One customer has a config rule to detect drifts on our stacks. Since Friday all monitored stacks have been thrown the "Internal Failure" error. We could pinpoint it down to some resources giving us this error when drift detection is run on the complete stack. So far it is AWS::IAM::ManagedPolicy
and AWS::Config::ConfigRule
.
here is a PoC on how to reproduce this:
AWSTemplateFormatVersion: "2010-09-09"
Description: PoC stack for Failed to detect drift on resources Internal Failure
Resources:
S3Bucket:
Type: "AWS::S3::Bucket"
DeletionPolicy: Delete
DenyAllPolicy:
Type: AWS::IAM::ManagedPolicy
Properties:
PolicyDocument:
Version: "2012-10-17"
Statement:
- Effect: "Deny"
Action:
- "*"
Resource: "*"
When deployed you can run these commands to see the behavior:
This will set the drift id to the env variable DRIFT_ID
(make sure to replace the <stack_name>
)
$ DRIFT_ID=$(aws cloudformation detect-stack-drift --stack-name <stack-name> --query StackDriftDetectionId --output text )
Which then will be used in this command to get the actual results of the drift detection:
$ aws cloudformation describe-stack-drift-detection-status --stack-drift-detection-id $DRIFTID
{
"StackId": "arn:aws:cloudformation:<region>:<account_id>:stack/drift-poc/<id>",
"StackDriftDetectionId": "<detection_id>",
"StackDriftStatus": "IN_SYNC",
"DetectionStatus": "DETECTION_FAILED",
"DetectionStatusReason": "{\"Summary\":\"Failed to detect drift on resources [S3Bucket]\",\"Failures\":[{\"Resource\":\"S3Bucket\",\"FailureReason\":\"Internal Failure\"}]}",
"DriftedStackResourceCount": 0,
"Timestamp": "2024-03-12T07:59:21.951000+00:00"
}
What we also tried was to run a drift detection for all resources individually, which worked fine.

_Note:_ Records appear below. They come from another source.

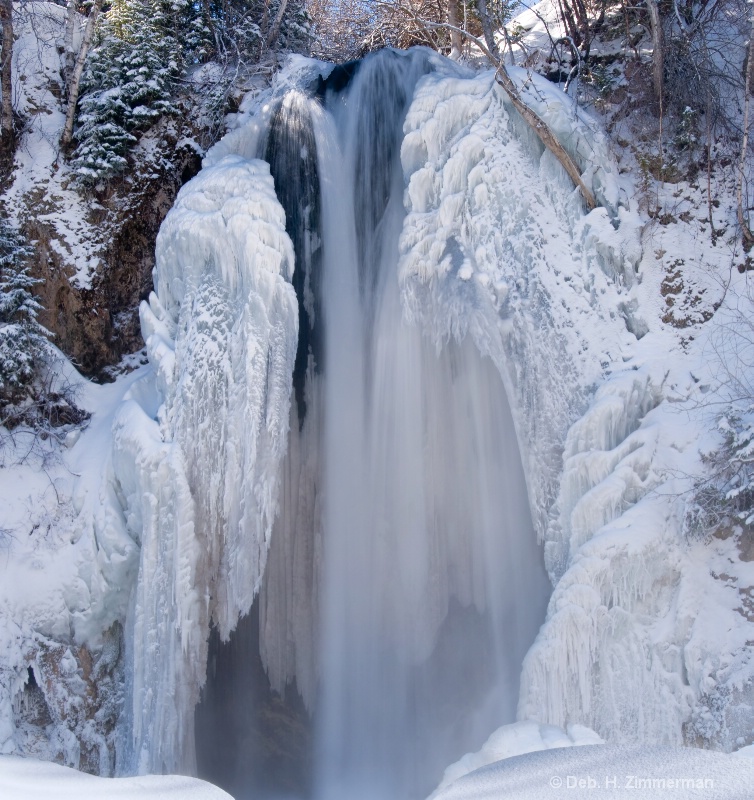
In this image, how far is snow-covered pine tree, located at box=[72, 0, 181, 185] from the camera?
9.11 metres

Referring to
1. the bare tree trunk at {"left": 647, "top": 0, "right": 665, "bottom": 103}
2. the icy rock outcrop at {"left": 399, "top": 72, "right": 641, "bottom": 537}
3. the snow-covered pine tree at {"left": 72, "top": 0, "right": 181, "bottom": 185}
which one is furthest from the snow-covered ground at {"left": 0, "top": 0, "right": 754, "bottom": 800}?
the snow-covered pine tree at {"left": 72, "top": 0, "right": 181, "bottom": 185}

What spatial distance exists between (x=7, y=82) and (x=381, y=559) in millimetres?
6950

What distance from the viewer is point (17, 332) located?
7988 millimetres

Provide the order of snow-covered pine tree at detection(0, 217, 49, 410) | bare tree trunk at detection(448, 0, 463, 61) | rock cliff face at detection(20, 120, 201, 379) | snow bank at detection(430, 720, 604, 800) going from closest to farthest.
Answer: snow bank at detection(430, 720, 604, 800) < snow-covered pine tree at detection(0, 217, 49, 410) < rock cliff face at detection(20, 120, 201, 379) < bare tree trunk at detection(448, 0, 463, 61)

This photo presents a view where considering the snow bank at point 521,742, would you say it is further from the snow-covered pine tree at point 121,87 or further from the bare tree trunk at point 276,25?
the bare tree trunk at point 276,25

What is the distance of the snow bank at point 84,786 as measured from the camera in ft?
7.57

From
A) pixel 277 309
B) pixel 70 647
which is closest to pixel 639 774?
pixel 277 309

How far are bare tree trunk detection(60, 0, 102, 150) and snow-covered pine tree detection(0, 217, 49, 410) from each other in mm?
1512

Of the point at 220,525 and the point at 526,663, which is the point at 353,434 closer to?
the point at 220,525

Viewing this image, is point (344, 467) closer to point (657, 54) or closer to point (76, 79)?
point (657, 54)

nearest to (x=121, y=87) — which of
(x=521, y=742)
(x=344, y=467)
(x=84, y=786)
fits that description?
(x=344, y=467)

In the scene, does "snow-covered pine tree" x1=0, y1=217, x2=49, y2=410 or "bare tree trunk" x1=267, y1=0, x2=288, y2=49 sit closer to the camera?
"snow-covered pine tree" x1=0, y1=217, x2=49, y2=410

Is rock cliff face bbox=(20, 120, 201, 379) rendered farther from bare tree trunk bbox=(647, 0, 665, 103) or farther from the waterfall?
bare tree trunk bbox=(647, 0, 665, 103)

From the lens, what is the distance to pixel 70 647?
700cm
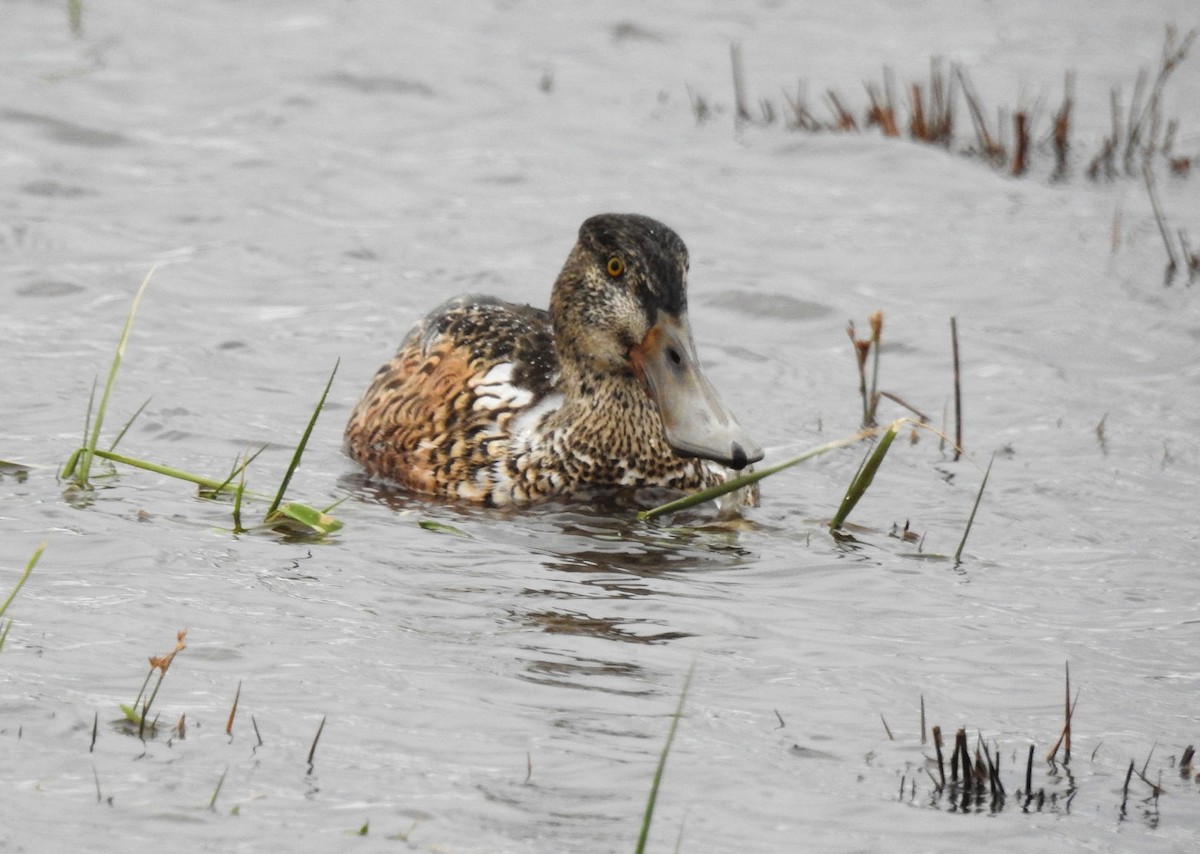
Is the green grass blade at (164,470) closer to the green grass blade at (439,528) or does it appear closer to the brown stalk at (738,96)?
the green grass blade at (439,528)

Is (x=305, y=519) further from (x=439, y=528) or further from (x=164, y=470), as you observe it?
(x=439, y=528)

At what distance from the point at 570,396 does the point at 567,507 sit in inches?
18.9

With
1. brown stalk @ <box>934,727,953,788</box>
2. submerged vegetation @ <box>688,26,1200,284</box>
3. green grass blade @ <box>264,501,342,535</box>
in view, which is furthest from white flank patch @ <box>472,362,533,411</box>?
submerged vegetation @ <box>688,26,1200,284</box>

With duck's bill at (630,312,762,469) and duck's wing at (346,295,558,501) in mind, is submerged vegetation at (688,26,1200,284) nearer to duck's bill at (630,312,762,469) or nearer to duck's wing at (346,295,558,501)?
duck's wing at (346,295,558,501)

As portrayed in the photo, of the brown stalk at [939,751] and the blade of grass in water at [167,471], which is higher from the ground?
the blade of grass in water at [167,471]

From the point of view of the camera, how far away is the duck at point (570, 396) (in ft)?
22.8

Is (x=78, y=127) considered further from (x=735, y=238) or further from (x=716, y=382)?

$ aws cloudformation detect-stack-resource-drift --stack-name drift-poc --logical-resource-id S3Bucket
{
"StackResourceDrift": {
"StackId": "arn:aws:cloudformation:<region>:<account_id>:stack/drift-poc/<id>",
"LogicalResourceId": "S3Bucket",
"PhysicalResourceId": "drift-poc-s3bucket-<hash>",
"ResourceType": "AWS::S3::Bucket",
"ExpectedProperties": "{\"Tags\":[{\"Key\":\"project\",\"Value\":\"drift-poc\"}]}",
"ActualProperties": "{\"Tags\":[{\"Key\":\"project\",\"Value\":\"drift-poc\"}]}",
"PropertyDifferences": [],
"StackResourceDriftStatus": "IN_SYNC",
"Timestamp": "2024-03-12T08:52:41.603000+00:00"
}
}
$ aws cloudformation detect-stack-resource-drift --stack-name drift-poc --logical-resource-id DenyAllPolicy
{
"StackResourceDrift": {
"StackId": "arn:aws:cloudformation:<region>:<account_id>:stack/drift-poc/<id>",
"LogicalResourceId": "DenyAllPolicy",
"PhysicalResourceId": "arn:aws:IAM::<account_id>:policy/drift-poc-DenyAllPolicy-peOszzUwXpYh",
"ResourceType": "AWS::IAM::ManagedPolicy",
"ExpectedProperties": "{\"PolicyDocument\":{\"Version\":\"2012-10-17\",\"Statement\":[{\"Action\":[\"*\"],\"Resource\":\"*\",\"Effect\":\"Deny\"}]}}",
"ActualProperties": "{\"PolicyDocument\":{\"Version\":\"2012-10-17\",\"Statement\":[{\"Action\":[\"*\"],\"Resource\":\"*\",\"Effect\":\"Deny\"}]}}",
"PropertyDifferences": [],
"StackResourceDriftStatus": "IN_SYNC",
"Timestamp": "2024-03-12T08:55:08.668000+00:00"
}
}
As a workaround, we would need to deploy those resources in its own stack and exclude them from monitoring, which might be ok as a temporary solution. But this is not something we want to have permanent on our client's infrastructure.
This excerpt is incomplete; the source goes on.